>> START

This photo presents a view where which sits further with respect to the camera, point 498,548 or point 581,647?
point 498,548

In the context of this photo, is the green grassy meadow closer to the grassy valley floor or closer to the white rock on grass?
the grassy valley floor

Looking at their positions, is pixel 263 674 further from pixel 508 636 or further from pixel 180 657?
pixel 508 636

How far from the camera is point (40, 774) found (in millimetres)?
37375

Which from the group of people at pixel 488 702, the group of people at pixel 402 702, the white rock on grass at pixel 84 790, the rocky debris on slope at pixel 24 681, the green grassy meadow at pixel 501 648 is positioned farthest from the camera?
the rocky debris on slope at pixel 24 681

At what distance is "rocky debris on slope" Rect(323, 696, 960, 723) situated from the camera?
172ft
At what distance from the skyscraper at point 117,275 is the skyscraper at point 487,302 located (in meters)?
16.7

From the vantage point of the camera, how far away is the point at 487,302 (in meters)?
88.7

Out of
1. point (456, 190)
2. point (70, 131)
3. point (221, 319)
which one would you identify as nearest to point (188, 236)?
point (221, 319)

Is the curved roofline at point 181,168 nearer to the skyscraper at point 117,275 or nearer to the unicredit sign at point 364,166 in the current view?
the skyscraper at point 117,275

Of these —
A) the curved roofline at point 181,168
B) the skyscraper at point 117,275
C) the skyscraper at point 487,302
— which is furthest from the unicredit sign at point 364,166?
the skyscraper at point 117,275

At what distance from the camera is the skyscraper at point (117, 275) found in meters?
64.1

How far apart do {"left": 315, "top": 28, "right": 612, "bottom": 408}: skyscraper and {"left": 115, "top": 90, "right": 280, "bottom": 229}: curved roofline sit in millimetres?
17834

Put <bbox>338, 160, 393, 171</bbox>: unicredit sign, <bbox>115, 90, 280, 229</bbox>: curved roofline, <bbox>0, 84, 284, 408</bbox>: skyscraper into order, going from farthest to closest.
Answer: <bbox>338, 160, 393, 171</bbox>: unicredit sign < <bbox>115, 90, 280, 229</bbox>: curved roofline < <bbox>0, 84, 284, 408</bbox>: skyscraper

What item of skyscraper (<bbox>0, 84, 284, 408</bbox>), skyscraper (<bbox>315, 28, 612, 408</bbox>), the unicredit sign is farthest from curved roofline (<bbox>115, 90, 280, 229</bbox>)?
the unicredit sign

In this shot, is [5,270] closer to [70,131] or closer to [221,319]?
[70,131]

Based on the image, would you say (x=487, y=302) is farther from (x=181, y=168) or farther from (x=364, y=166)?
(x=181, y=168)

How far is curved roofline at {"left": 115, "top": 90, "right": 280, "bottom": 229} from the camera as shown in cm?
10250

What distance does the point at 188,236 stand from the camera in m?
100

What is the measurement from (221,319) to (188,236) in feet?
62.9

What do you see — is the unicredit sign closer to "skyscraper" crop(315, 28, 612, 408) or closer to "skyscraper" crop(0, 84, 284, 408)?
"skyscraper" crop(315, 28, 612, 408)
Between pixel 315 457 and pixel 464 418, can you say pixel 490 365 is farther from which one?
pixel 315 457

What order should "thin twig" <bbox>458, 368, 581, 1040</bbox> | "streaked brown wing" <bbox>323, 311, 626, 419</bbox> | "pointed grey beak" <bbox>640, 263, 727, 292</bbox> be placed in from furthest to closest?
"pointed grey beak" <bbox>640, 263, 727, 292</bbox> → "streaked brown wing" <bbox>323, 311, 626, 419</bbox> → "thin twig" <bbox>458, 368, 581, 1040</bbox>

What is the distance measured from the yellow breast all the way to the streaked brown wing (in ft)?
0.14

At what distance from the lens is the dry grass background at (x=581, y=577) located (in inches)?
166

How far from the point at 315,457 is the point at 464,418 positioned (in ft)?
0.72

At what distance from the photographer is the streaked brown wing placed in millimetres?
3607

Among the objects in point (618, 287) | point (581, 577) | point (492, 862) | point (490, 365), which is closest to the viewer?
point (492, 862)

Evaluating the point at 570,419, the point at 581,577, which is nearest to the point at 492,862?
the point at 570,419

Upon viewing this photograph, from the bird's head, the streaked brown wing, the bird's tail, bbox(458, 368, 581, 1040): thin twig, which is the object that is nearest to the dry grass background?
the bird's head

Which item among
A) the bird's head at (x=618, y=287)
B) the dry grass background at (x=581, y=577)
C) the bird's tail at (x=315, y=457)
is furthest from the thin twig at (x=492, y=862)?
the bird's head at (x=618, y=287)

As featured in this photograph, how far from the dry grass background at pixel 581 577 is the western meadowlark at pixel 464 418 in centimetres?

>> END

> **Directions for this task**
Exactly reproduce every line of the data above.

> **Task response**
This photo presents a view where which sits further with respect to the camera, point 498,548 or point 581,647?
point 498,548

In the context of this photo, is the green grassy meadow closer to the grassy valley floor or closer to the white rock on grass?
the grassy valley floor

Looking at their positions, is pixel 263 674 further from pixel 508 636 or further from pixel 180 657?
pixel 508 636

How far from the camera is point (40, 774) found (in millimetres)?
37375

Which from the group of people at pixel 488 702, the group of people at pixel 402 702, the white rock on grass at pixel 84 790, the rocky debris on slope at pixel 24 681, the green grassy meadow at pixel 501 648 is positioned farthest from the camera?
the rocky debris on slope at pixel 24 681

At what distance is "rocky debris on slope" Rect(323, 696, 960, 723) situated from the camera?
172ft
At what distance from the skyscraper at point 117,275 is the skyscraper at point 487,302 located (in meters)?
16.7

From the vantage point of the camera, how far away is the point at 487,302 (in meters)?
88.7

Out of
1. point (456, 190)
2. point (70, 131)
3. point (221, 319)
which one would you identify as nearest to point (188, 236)?
point (221, 319)

Is the curved roofline at point 181,168 nearer to the skyscraper at point 117,275 or nearer to the unicredit sign at point 364,166 in the current view?
the skyscraper at point 117,275

Of these —
A) the curved roofline at point 181,168
B) the skyscraper at point 117,275
C) the skyscraper at point 487,302
— which is furthest from the unicredit sign at point 364,166?
the skyscraper at point 117,275

At what distance from the camera is the skyscraper at point (117, 275) found in meters?
64.1

How far apart do {"left": 315, "top": 28, "right": 612, "bottom": 408}: skyscraper and {"left": 115, "top": 90, "right": 280, "bottom": 229}: curved roofline sit in millimetres?
17834

Put <bbox>338, 160, 393, 171</bbox>: unicredit sign, <bbox>115, 90, 280, 229</bbox>: curved roofline, <bbox>0, 84, 284, 408</bbox>: skyscraper into order, going from farthest to closest.
Answer: <bbox>338, 160, 393, 171</bbox>: unicredit sign < <bbox>115, 90, 280, 229</bbox>: curved roofline < <bbox>0, 84, 284, 408</bbox>: skyscraper

What item of skyscraper (<bbox>0, 84, 284, 408</bbox>), skyscraper (<bbox>315, 28, 612, 408</bbox>), the unicredit sign is farthest from curved roofline (<bbox>115, 90, 280, 229</bbox>)?
the unicredit sign

In this shot, is [5,270] closer to [70,131] or closer to [221,319]?
[70,131]

Based on the image, would you say (x=487, y=302) is farther from (x=181, y=168) or farther from (x=364, y=166)?
(x=181, y=168)

How far is curved roofline at {"left": 115, "top": 90, "right": 280, "bottom": 229} from the camera as shown in cm?
10250

What distance does the point at 188,236 stand from the camera in m?
100

What is the measurement from (221,319) to (188,236) in feet?
62.9

What do you see — is the unicredit sign closer to "skyscraper" crop(315, 28, 612, 408) or closer to "skyscraper" crop(0, 84, 284, 408)?
"skyscraper" crop(315, 28, 612, 408)
Between pixel 315 457 and pixel 464 418, can you say pixel 490 365 is farther from which one?
pixel 315 457

What order should "thin twig" <bbox>458, 368, 581, 1040</bbox> | "streaked brown wing" <bbox>323, 311, 626, 419</bbox> | "pointed grey beak" <bbox>640, 263, 727, 292</bbox> be placed in from furthest to closest?
"pointed grey beak" <bbox>640, 263, 727, 292</bbox> → "streaked brown wing" <bbox>323, 311, 626, 419</bbox> → "thin twig" <bbox>458, 368, 581, 1040</bbox>

What is the distance measured from the yellow breast all the way to the streaked brown wing (in ft)?
0.14

At what distance from the lens is the dry grass background at (x=581, y=577) located (in inches)?
166

How far from the point at 315,457 is the point at 464,418 positioned (in ft)?
0.72

At what distance from the photographer is the streaked brown wing placed in millimetres?
3607

Among the objects in point (618, 287) | point (581, 577) | point (492, 862) | point (490, 365), which is closest to the viewer?
point (492, 862)

Evaluating the point at 570,419, the point at 581,577, which is nearest to the point at 492,862?
the point at 570,419

Upon viewing this photograph, from the bird's head, the streaked brown wing, the bird's tail, bbox(458, 368, 581, 1040): thin twig, which is the object that is nearest to the dry grass background?
the bird's head

Which item among
A) the bird's head at (x=618, y=287)
B) the dry grass background at (x=581, y=577)
C) the bird's tail at (x=315, y=457)
is furthest from the thin twig at (x=492, y=862)?
the bird's head at (x=618, y=287)

As featured in this photograph, how far from the dry grass background at pixel 581 577 is the western meadowlark at pixel 464 418 in centimetres?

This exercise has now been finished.